ITHACA, N.Y. – A new Cornell University-led study suggests that if artificial intelligence tools can counsel a doctor like a colleague – pointing out relevant research that supports the decision – then doctors can better weigh the merits of the recommendation.
The researchers will present the new study in April at the Association for Computing Machinery CHI Conference on Human Factors in Computing Systems.
Previously, most AI researchers have tried to help doctors evaluate suggestions from decision support tools by explaining how the underlying algorithm works, or what data was used to train the AI. But an education in how AI makes its predictions wasn't sufficient, said Qian Yang, lead author and assistant professor of information science at Cornell University. Many doctors wanted to know if the tool had been validated in clinical trials, which typically does not happen with these tools.
"A doctor's primary job is not to learn how AI works," Yang said. "If we can build systems that help validate AI suggestions based on clinical trial results and journal articles, which are trustworthy information for doctors, then we can help them understand whether the AI is likely to be right or wrong for each specific case."

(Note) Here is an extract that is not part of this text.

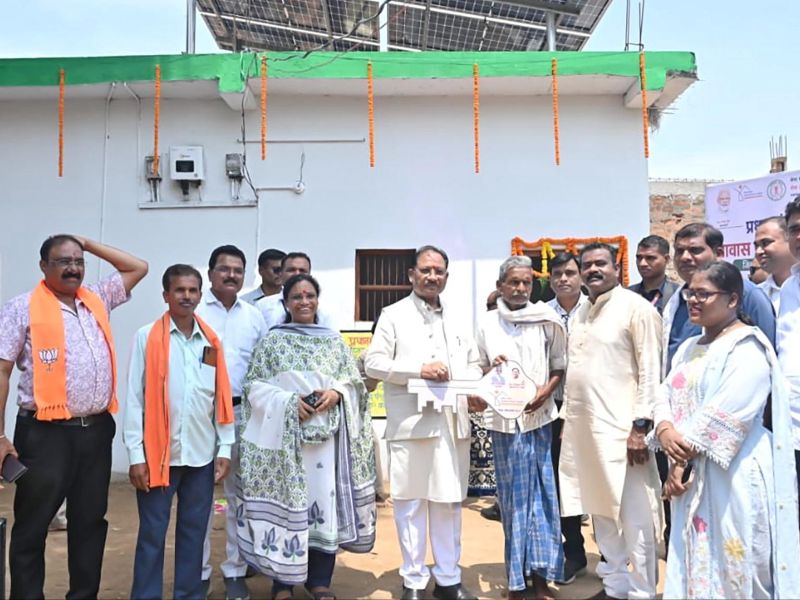 प्रधानमंत्री सूर्य घर योजना केवल बिजली बिल कम करने की योजना नहीं, बल्कि सामान्य परिवारों को ऊर्जा क्षेत्र में आत्मनिर्भर बनाने का एक व्यापक अभियान : मुख्यमंत्री श्री साय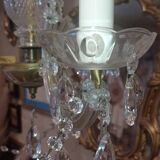 Tassel chandelier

To develop this system, the researchers first interviewed nine doctors across a range of specialties, and three clinical librarians. They discovered that when doctors disagree on the right course of action, they track down results from relevant biomedical research and case studies, taking into account the quality of each study and how closely it applies to the case at hand.
Yang and her colleagues built a prototype of their clinical decision tool that mimics this process by presenting biomedical evidence alongside the AI's recommendation. They used GPT-3 to find and summarize relevant research.
The interface for the decision support tool lists patient information, medical history and lab test results on one side, with the AI's personalized diagnosis or treatment suggestion on the other, followed by relevant biomedical studies. Researchers also added a short summary for each study, so doctors can quickly absorb the most important information.
In interviews, doctors said they appreciated the clinical evidence, finding it intuitive and easy to understand, and preferred it to an explanation of the AI's inner workings.
"It's a highly generalizable method," Yang said. This type of approach could work for all medical specialties and other applications where scientific evidence is needed, such as Q&A platforms to answer patient questions or even automated fact checking of health-related news stories. "I would hope to see it embedded in different kinds of AI systems that are being developed, so we can make them useful for clinical practice."